Will even the well-publicized case of an articulate young woman with a terrible disease lead to political change?

Public opinion remains divided, as a Pew Research poll last year demonstrated. Two-thirds of Americans agree there are situations in which patients should be allowed to die, and a growing proportion — 62 percent — believe a person has “a moral right” to suicide when “suffering great pain with no hope of improvement,” up from 55 percent in 1990.

But respondents were less certain about laws to allow “doctor-assisted suicide” for the terminally, ill, with 49 percent disapproving and 47 percent approving.

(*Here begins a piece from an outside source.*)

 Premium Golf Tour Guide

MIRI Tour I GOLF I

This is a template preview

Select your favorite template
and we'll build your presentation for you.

“You’ll have to see how state legislators and voters react,” said Joe Baerlein, whose public relations firm marshaled the opposition to the Massachusetts referendum. “It’s a very raw situation right now. You don’t think in terms of politics. You think of sympathy for a family.”

Appearing to exploit her experience could backfire, he warned.

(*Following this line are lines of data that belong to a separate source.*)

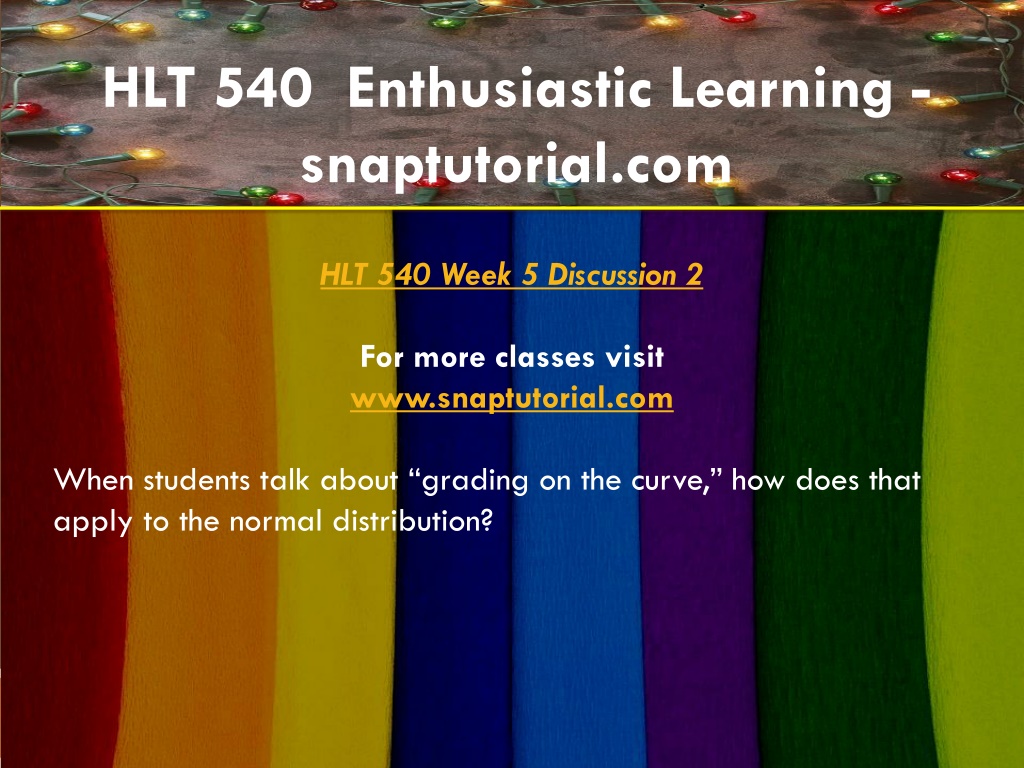 HLT 540 Enthusiastic Learning - snaptutorial.com

HLT 540 Week 5 Discussion 2

For more classes visit
www.snaptutorial.com

When students talk about “grading on the curve,” how does that apply to the normal distribution?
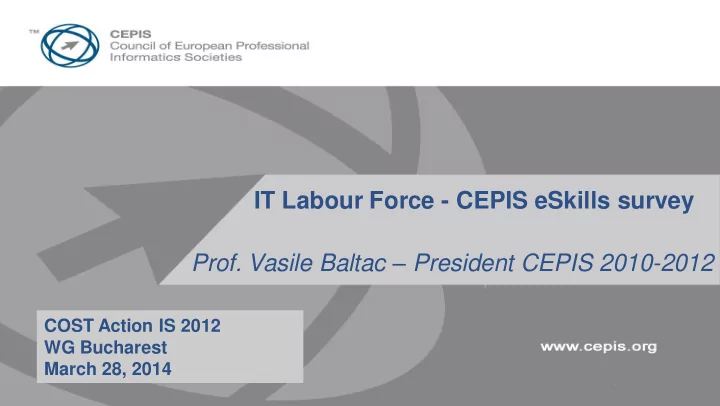 ™ CEPIS
Council of European Professional Informatics Societies

IT Labour Force - CEPIS eSkills survey

Prof. Vasile Baltac – President CEPIS 2010-2012

COST Action IS 2012
WG Bucharest
March 28, 2014

www.cepis.org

Moreover, however sympathetic to Ms. Maynard and her family, opponents of what they call “physician-assisted suicide” will hardly evaporate. The American Medical Association and its state affiliates still regularly fight legalization attempts (though the American Public Health Association supports them), along with Catholic archdioceses and some Protestant evangelicals and disability groups. A Vatican official condemned Ms. Maynard’s act as “reprehensible.”

But Compassion and Choices says the landscape may be shifting. Legislators in Colorado, California, Nevada and New Hampshire have contacted the organization, Mr. MacIntyre said. In Pennsylvania, an aid-in-dying bill was pending in the State Senate; a Statehouse companion was suddenly introduced as well. Editorial columns last month in The Los Angeles Times and The Sacramento Bee called for California to revive aid-in-dying legislation.

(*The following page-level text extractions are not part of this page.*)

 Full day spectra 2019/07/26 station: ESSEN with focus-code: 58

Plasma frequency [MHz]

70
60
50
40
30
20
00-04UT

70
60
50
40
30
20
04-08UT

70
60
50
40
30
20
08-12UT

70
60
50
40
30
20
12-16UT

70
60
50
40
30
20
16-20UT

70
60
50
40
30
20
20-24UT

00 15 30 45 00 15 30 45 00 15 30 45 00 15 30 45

Kathryn Tucker, the former legal director for Compassion and Choices and a lawyer representing aid-in-dying plaintiffs in New Mexico, predicted that doctors and patients would also bring suits in several other states and that Ms. Maynard’s story would have impact. “It galvanizes public opinion, which can change how legislators see the issue,” she said. “I think it influences courts, too.”

Of course, most people who avail themselves of lethal medication from doctors, even where that’s legal, are not like Brittany Maynard. In Oregon, which keeps careful records on the 1,173 “participants” who received prescriptions from 1998 through last year and the 752 who used the medication to die, a majority (69 percent) are over age 65.

But youth — Ms. Maynard said farewell via Facebook — was part of what made this public crusade so gripping. “When you add a face, a compelling face, an interesting story, a young family, people get much more engaged,” Ms. Sandeen said. “I think we’ll see vocal groups working to push this forward.”